Friday, May 18, 2012

What Spring?


If you thought I have been loafing around planting bulbs, even spending my time exercising on a bicycle in one of the nicest areas in the country, or better yet on a kayak throughout the network of bayous in my neighborhoods instead of writing this blog you are wrong!  Well, partly.  In fact I have enjoyed a few kayak outings as our beautiful warm weather is beginning to disappear.  Most of the Snowbirds have or are returning to their spring and summer homes up north.  As for Spring?  I don't know that it exists here.  It is a period of time located between insufferable heat and pleasently hot.  Cool exists here for days at a time and is what could be termed winter, but...

▶ Information shown:
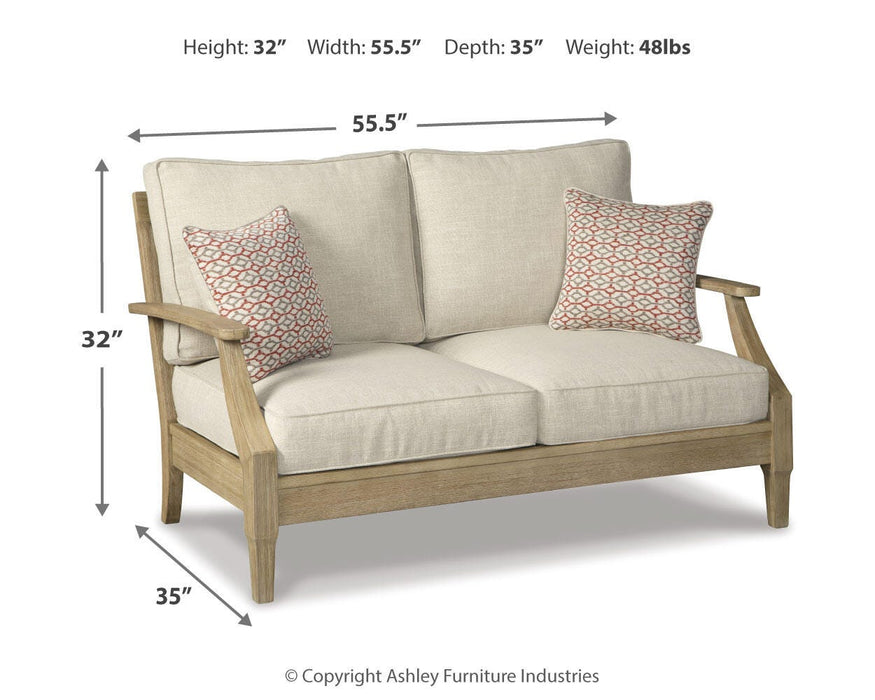 Clare View Loveseat with Cushion - De Avenue Furniture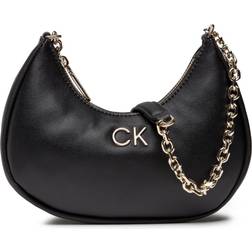 Calvin Klein Small Recycled Shoulder Bag BLACK One Size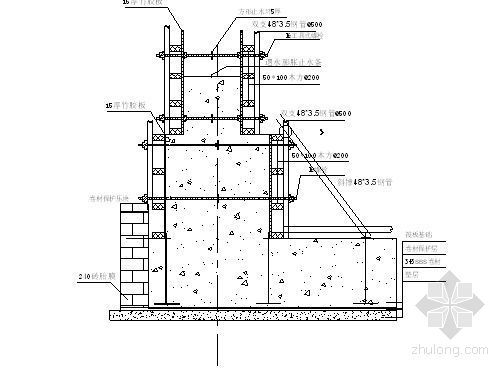 满堂架手架方案资料下载-湖南某高层模板施工方案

▶ Exercise requirements: Reproduce the passage of the "What Spring?" blog post from "What Spring?" up to and including "termed winter, but...", word for word.

▶ Solution to this task:
What Spring?


If you thought I have been loafing around planting bulbs, even spending my time exercising on a bicycle in one of the nicest areas in the country, or better yet on a kayak throughout the network of bayous in my neighborhoods instead of writing this blog you are wrong!  Well, partly.  In fact I have enjoyed a few kayak outings as our beautiful warm weather is beginning to disappear.  Most of the Snowbirds have or are returning to their spring and summer homes up north.  As for Spring?  I don't know that it exists here.  It is a period of time located between insufferable heat and pleasently hot.  Cool exists here for days at a time and is what could be termed winter, but...